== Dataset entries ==
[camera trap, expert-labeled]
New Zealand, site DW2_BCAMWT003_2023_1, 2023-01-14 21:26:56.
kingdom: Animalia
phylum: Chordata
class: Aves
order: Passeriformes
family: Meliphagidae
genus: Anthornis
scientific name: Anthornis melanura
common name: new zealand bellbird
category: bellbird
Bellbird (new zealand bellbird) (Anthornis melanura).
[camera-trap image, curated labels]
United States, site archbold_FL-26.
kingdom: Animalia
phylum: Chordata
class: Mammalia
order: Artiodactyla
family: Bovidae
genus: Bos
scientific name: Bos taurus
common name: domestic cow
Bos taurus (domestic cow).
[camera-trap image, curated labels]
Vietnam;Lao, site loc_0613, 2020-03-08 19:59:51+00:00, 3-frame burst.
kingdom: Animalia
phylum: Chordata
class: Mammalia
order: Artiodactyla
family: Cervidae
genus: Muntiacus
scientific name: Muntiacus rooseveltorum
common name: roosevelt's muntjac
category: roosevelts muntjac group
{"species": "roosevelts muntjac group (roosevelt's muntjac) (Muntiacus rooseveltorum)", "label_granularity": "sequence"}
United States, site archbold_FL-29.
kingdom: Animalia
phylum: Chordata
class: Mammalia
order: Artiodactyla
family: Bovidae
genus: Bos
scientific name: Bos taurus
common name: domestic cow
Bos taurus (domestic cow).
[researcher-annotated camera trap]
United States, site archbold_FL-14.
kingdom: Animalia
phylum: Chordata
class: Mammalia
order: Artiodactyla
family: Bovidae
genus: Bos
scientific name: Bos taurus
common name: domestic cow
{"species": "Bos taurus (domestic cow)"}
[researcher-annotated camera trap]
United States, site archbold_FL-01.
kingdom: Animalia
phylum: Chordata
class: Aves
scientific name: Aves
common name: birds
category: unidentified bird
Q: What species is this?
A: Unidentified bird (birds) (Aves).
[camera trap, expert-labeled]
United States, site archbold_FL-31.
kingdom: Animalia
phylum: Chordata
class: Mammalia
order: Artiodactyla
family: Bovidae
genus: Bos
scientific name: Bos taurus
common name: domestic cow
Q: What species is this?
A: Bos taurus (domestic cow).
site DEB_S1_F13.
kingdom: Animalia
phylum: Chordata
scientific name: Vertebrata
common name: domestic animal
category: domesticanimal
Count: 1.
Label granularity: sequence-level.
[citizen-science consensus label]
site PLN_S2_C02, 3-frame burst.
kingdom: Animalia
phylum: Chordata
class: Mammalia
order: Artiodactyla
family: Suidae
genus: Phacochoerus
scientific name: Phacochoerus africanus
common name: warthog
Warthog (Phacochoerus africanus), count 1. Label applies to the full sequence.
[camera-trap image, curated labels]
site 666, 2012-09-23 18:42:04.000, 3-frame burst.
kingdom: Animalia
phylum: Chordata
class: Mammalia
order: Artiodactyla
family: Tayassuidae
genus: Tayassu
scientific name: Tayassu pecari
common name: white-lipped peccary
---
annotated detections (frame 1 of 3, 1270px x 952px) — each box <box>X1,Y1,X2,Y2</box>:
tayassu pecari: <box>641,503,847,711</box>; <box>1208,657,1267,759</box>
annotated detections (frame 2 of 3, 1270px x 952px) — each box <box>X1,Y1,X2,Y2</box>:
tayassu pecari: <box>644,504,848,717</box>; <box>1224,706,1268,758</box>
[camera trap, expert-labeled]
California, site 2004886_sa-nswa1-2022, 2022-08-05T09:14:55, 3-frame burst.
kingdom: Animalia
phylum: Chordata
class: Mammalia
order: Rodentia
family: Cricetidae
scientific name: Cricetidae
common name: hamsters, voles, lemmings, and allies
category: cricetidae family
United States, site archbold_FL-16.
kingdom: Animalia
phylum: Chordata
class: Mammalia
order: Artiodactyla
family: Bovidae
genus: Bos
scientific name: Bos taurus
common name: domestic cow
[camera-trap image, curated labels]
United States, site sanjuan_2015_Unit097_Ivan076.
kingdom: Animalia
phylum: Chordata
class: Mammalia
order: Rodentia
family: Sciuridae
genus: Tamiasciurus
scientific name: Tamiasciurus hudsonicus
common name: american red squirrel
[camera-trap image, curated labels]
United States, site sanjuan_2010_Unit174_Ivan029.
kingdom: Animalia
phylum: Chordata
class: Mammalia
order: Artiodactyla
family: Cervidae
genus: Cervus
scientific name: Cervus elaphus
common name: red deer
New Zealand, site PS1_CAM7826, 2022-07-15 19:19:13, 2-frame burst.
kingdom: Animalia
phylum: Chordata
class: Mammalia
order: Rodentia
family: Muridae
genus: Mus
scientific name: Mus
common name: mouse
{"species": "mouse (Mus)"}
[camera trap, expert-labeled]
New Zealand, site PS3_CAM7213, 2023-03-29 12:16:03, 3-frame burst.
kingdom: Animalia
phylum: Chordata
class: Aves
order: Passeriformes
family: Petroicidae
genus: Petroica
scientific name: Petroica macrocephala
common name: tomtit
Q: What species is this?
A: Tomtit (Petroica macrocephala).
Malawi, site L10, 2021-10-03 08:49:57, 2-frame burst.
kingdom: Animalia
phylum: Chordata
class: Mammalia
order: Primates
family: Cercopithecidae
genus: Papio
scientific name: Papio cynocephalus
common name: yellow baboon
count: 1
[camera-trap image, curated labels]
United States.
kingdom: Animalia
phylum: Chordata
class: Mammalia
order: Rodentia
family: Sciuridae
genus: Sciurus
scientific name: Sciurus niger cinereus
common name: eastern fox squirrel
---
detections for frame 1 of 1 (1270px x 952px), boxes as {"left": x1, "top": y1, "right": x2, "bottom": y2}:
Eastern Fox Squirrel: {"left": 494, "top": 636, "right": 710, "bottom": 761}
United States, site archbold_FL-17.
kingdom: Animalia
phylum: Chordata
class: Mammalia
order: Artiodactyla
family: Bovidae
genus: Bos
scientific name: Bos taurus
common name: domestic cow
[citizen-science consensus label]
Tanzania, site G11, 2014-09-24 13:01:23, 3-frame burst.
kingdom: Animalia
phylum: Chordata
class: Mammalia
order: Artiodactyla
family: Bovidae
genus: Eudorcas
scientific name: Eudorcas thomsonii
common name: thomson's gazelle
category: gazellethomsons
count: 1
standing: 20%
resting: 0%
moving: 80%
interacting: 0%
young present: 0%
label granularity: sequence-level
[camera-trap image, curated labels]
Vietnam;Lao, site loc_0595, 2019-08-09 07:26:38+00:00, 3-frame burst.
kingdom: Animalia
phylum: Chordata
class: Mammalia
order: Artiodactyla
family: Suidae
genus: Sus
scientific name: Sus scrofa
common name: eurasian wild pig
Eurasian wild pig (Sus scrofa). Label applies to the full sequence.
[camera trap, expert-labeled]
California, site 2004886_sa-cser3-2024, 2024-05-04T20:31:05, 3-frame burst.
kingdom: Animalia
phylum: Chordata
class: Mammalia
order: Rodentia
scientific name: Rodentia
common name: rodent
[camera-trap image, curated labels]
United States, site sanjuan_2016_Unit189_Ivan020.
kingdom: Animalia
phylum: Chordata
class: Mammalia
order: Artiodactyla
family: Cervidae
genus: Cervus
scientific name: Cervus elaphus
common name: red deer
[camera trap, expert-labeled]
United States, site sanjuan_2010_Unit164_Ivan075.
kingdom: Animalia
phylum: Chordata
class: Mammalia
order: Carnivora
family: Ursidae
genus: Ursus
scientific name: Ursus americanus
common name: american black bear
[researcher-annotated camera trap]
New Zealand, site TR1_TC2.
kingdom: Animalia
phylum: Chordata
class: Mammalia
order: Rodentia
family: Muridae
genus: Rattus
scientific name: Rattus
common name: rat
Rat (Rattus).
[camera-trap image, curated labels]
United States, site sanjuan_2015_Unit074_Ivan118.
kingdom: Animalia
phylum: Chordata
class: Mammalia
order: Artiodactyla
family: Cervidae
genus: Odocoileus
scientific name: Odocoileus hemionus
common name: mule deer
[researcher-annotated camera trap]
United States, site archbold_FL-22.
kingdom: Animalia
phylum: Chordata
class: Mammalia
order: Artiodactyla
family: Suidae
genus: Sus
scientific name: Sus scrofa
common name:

== How to complete this task ==
Going through the records above, state how many lines include the word "muntjac", and give no other text.

== Answer box ==
3